Die Veränderung besteht ja im weiteren Umdenken und dem noch nachhaltigeren Handeln, idealerweise mit Beendigung einer linearen und der weiteren Verbesserung der zirkulären Baustoffbewirtschaftung. Daher haben wir in einer kleinen Arbeitsgruppe das für den Straßenbau Wesentliche in einem Set aus Vergabetexten, Leistungspositionen und Musterverträgen für die Kolleginnen und Kollegen der Staatlichen Bauämter in Bayern zusammengefasst. In acht Schulungen in den letzten Monaten haben wir den neuen Spirit „In Stoffkreisläufen denken-planen-bauen“ und die Musterunterlagen an über 600 Planende und Ausschreibende ausgerollt. Die gesetzlichen und vertraglichen Grundlagen liegen also vor. 

Im Rahmen der laufenden Evaluierung der Ersatzbaustoffverordnung wurden bei Planspieltagen erste Praxiserfahrungen diskutiert. Welche Änderungen an der Verordnung halten Sie aus Sicht eines öffentlichen Auftraggebers für besonders notwendig – idealerweise noch im Jahr 2025? 

Sicherlich sollen offensichtliche Mängel ausgeräumt werden, aber ich bin mir nicht sicher, ob nicht oft auch nur das Haar in der Suppe gefunden werden muss. Ich kann nicht nachvollziehen, wenn Verbände die Ersatzbaustoffverordnung in Gänze ablehnen. Da fallen wir auf den früheren, undurchschaubaren Regelungsstand zurück. Sollen die 17 Jahre Arbeit an der Verordnung wirklich umsonst gewesen sein? 
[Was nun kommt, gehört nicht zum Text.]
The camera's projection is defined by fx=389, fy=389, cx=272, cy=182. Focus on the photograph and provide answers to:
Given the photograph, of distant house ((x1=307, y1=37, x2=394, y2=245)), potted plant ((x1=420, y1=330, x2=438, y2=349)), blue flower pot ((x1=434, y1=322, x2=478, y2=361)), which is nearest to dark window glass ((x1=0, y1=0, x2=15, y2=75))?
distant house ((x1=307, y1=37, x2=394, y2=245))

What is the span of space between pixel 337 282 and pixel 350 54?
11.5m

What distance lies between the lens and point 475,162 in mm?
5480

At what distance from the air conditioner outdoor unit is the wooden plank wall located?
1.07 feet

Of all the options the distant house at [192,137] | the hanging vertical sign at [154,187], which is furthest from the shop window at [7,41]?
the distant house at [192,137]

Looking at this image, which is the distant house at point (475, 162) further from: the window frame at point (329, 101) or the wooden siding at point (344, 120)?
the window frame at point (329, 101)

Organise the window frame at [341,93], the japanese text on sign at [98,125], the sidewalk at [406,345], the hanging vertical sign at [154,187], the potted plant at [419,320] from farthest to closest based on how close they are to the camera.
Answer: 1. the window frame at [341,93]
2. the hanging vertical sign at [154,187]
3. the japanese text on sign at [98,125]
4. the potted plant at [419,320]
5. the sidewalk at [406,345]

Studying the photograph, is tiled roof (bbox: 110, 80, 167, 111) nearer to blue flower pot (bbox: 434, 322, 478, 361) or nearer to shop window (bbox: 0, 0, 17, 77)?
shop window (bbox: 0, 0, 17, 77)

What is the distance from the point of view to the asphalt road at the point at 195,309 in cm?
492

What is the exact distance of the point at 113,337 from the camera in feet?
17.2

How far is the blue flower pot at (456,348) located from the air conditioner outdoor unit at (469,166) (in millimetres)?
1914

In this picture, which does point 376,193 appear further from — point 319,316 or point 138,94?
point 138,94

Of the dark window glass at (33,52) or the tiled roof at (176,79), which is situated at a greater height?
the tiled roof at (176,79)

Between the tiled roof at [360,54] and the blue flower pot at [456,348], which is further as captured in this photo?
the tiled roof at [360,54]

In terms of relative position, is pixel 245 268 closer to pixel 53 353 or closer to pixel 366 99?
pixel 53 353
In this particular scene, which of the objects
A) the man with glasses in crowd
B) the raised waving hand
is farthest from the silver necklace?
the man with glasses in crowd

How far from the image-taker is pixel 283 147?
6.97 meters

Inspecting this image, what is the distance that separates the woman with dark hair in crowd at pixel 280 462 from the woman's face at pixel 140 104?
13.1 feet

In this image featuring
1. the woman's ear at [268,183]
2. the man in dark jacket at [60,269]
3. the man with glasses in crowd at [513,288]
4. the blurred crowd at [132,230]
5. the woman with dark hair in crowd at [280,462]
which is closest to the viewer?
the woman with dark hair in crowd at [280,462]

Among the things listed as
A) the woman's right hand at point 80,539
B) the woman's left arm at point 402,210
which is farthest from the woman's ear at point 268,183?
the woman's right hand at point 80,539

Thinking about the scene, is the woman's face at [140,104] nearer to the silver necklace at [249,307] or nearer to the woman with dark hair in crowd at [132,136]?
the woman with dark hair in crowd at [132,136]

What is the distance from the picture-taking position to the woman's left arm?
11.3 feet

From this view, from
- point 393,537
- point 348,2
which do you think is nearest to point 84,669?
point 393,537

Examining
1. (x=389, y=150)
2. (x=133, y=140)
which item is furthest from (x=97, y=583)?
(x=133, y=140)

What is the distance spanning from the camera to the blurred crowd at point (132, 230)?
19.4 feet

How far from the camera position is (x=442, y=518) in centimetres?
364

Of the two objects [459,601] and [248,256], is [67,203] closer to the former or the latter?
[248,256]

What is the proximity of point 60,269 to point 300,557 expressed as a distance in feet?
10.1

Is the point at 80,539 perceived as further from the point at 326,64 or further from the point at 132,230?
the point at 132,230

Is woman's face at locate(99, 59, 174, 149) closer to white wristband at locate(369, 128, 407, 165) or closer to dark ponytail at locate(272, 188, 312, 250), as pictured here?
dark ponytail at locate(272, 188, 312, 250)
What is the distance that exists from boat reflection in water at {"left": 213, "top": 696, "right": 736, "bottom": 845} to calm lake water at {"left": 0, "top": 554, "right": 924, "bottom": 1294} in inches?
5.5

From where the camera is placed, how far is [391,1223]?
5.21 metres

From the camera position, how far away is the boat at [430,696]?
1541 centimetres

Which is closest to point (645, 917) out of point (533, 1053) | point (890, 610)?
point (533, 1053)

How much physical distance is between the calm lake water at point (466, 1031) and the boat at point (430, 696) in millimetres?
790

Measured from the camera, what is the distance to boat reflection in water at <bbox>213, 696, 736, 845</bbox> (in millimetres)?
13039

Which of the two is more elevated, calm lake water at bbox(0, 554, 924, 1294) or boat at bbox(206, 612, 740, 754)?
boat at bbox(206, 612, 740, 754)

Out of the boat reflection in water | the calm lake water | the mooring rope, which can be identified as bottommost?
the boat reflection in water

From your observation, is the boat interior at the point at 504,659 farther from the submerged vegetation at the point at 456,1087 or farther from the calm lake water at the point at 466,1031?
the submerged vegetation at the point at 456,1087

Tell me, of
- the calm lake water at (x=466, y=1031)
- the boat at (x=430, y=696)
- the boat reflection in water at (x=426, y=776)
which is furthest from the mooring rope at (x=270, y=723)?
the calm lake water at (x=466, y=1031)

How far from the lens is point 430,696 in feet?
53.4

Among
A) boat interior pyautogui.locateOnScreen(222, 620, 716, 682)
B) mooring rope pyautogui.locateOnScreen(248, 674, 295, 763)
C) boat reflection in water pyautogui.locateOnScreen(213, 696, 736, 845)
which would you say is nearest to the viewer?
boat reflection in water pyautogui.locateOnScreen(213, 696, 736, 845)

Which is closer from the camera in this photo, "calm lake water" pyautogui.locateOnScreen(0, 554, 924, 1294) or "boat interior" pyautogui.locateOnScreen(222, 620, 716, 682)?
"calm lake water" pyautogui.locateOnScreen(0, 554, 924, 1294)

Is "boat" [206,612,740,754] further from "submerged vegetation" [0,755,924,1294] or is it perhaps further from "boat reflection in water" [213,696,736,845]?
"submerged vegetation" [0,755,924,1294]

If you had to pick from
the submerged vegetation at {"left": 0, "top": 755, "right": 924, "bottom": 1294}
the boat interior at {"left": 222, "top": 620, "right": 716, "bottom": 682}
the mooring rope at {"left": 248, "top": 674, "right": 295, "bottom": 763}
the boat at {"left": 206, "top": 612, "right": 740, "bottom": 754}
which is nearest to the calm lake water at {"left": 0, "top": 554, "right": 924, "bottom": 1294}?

Ich vertrete die Meinung, dass man mit der aktuellen Verordnung - glücklicherweise haben wir Ermessensspielräume in der Ersatzbaustoffverordnung in Bayern hervorragend mit der Umweltverwaltung ausfüllen können - gut leben kann. Wir müssen jetzt damit loslegen und arbeiten. Dann können wir in einigen Jahren immer noch nachschärfen, sofern dann noch Bedarf besteht. Dazu müssen wir aber erst einmal praktische Erfahrungen sammeln. Heute sehe ich das als etwas zu verfrüht. Ich sehe auch keinen Punkt, der in Bayern nicht bereits in den FAQ des Landesamts für Umwelt gelöst wäre und daher unabdingbar einer Neuregelung bedarf. Manchmal hilft ja auch der gesunde Menschenverstand oder ein Gespräch mit den Fachstellen. 

Welche flankierenden Maßnahmen wären in anderen Bereichen – etwa im Vergaberecht, im Vollzug oder in der Förderpraxis – erforderlich, um die Kreislaufwirtschaft im Bauwesen nachhaltig zu stärken? 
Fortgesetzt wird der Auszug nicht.